Available records Start Marker

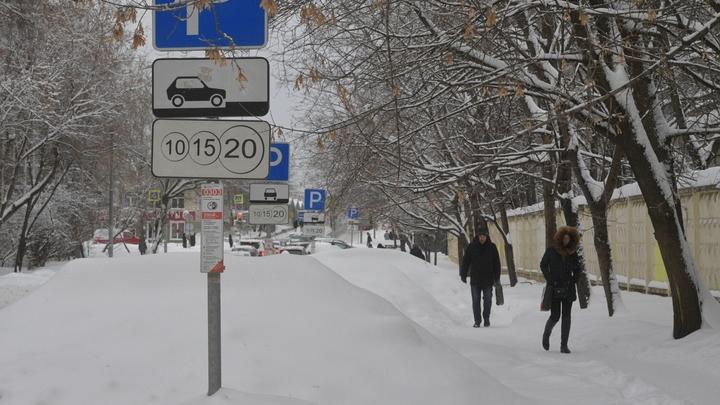 Бесплатные парковки: Депутат ГД придумал способ, как стимулировать москвичей искать официальную работу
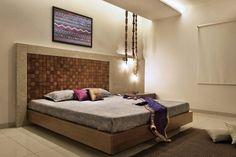 Vinod shah-Bedroom by Archis Patel & Tanvi Rajpurohit Bed Wall, Bedroom Wall, Bedroom Furniture, Bed Room, Master Bedroom Design, Modern Bedroom, Modern Bedding, Indian Bedding, Bedding Sets Online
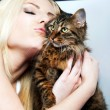 Woman kissing cat - Stockfoto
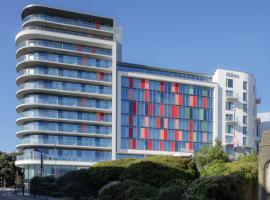 伯恩茅斯希尔顿酒店,位于伯恩茅斯的酒店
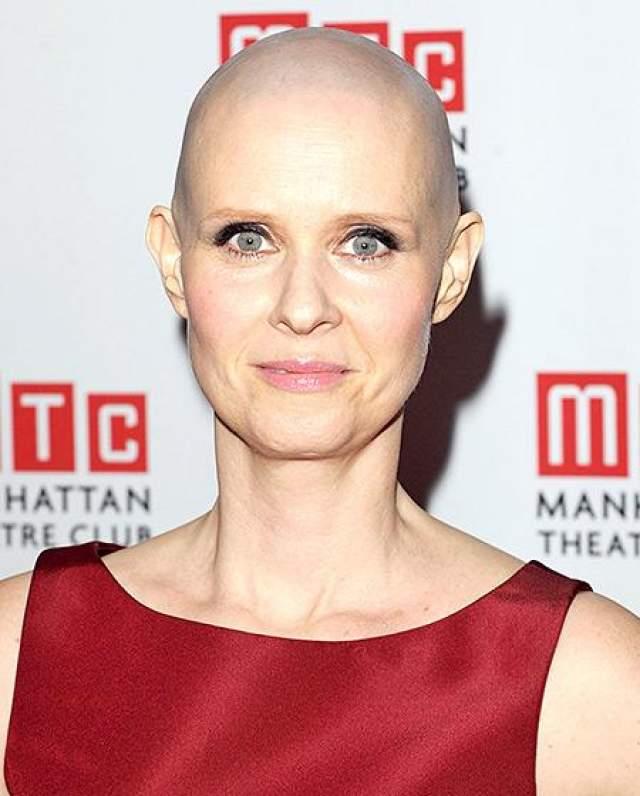 """Синтия стала лысой ради роли больного раком профессора в бродвейской постановке """"Wit"""" в январе 2012 года."""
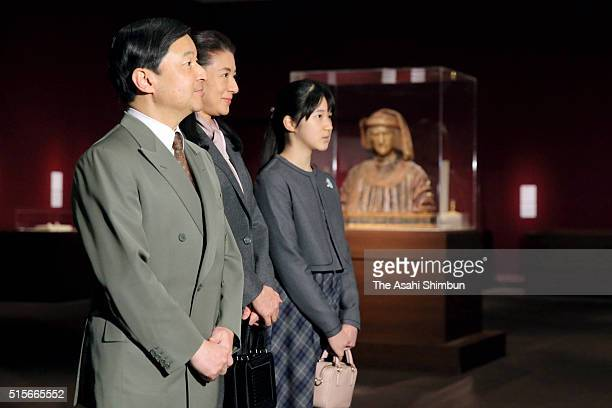 Crown Prince Naruhito Crown Princess Masako and their daughter Princess Aiko visit the 'Botticelli and His Time' exhibition at the Tokyo Metropolitan...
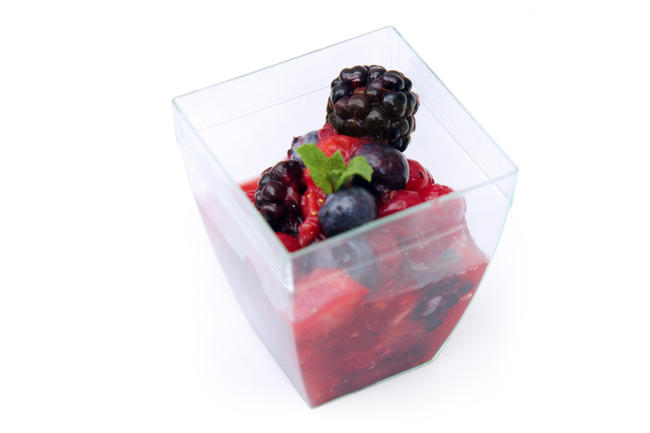 Mini rode vruchtensalade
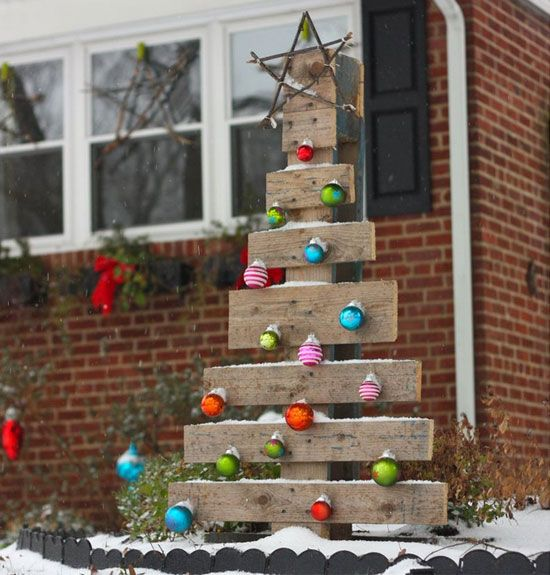 make-a-diy-pallet-tree1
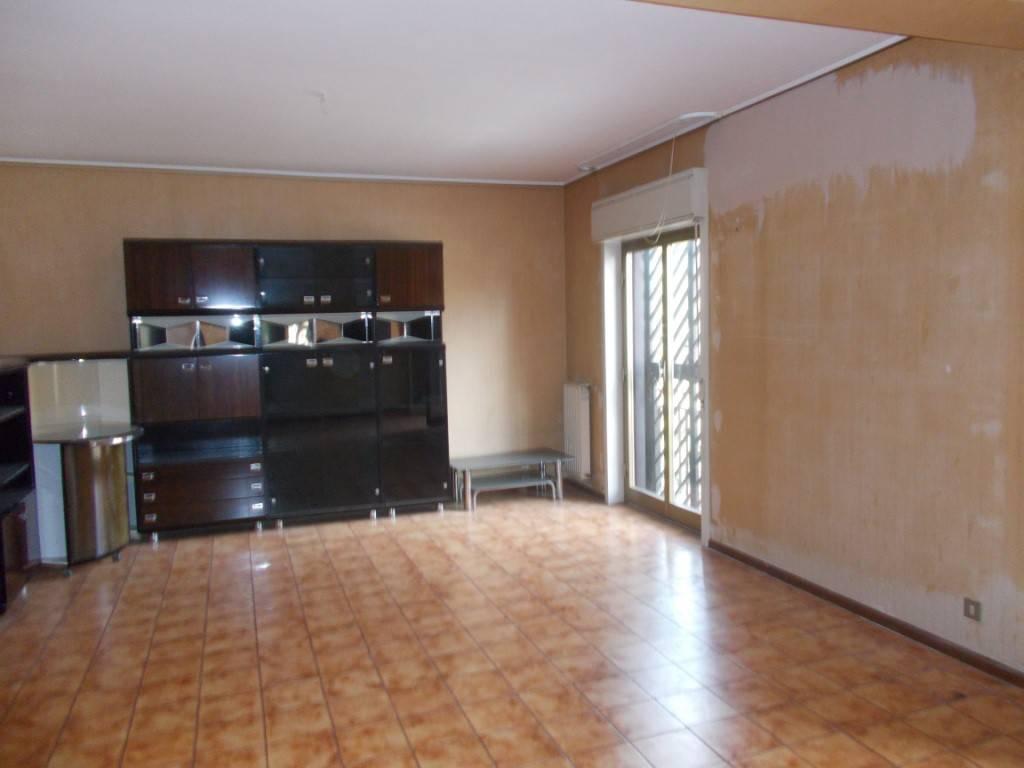 Appartamento in buone condizioni in vendita Rif. 8244219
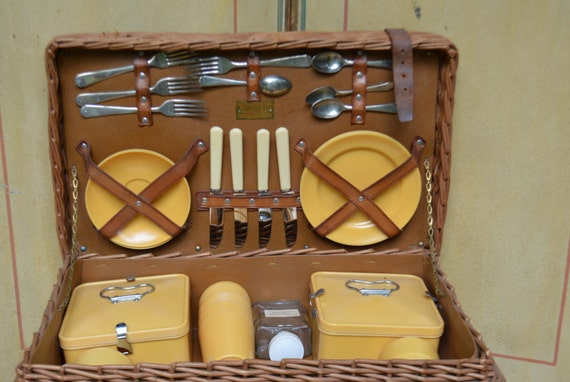 vintage english picnic basket 1940s coracle made in england. Black Bedroom Furniture Sets. Home Design Ideas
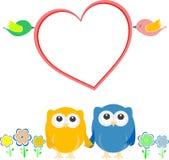 Cartão do Valentim com pares, corujas e coração do pássaro Imagem de Stock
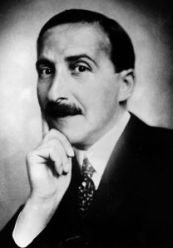 circa 1940: Stefan Zweig (1881 - 1942) the writer, poet and translator of Ben Johnson. He was born in Austria but became a British citizen in 1940. He died by his own hand. (Photo by Hulton Archive/Getty Images)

Available records End Marker

• Work task: Word for word, give the entries back in full; the pictures do not belong in the copy.

• Reply to the task:
 Бесплатные парковки: Депутат ГД придумал способ, как стимулировать москвичей искать официальную работу
 Vinod shah-Bedroom by Archis Patel & Tanvi Rajpurohit Bed Wall, Bedroom Wall, Bedroom Furniture, Bed Room, Master Bedroom Design, Modern Bedroom, Modern Bedding, Indian Bedding, Bedding Sets Online
 Woman kissing cat - Stockfoto
 伯恩茅斯希尔顿酒店,位于伯恩茅斯的酒店
 """Синтия стала лысой ради роли больного раком профессора в бродвейской постановке """"Wit"""" в январе 2012 года."""
 Crown Prince Naruhito Crown Princess Masako and their daughter Princess Aiko visit the 'Botticelli and His Time' exhibition at the Tokyo Metropolitan...
 Mini rode vruchtensalade
 make-a-diy-pallet-tree1
 Appartamento in buone condizioni in vendita Rif. 8244219
 vintage english picnic basket 1940s coracle made in england. Black Bedroom Furniture Sets. Home Design Ideas
 Cartão do Valentim com pares, corujas e coração do pássaro Imagem de Stock
 circa 1940: Stefan Zweig (1881 - 1942) the writer, poet and translator of Ben Johnson. He was born in Austria but became a British citizen in 1940. He died by his own hand. (Photo by Hulton Archive/Getty Images)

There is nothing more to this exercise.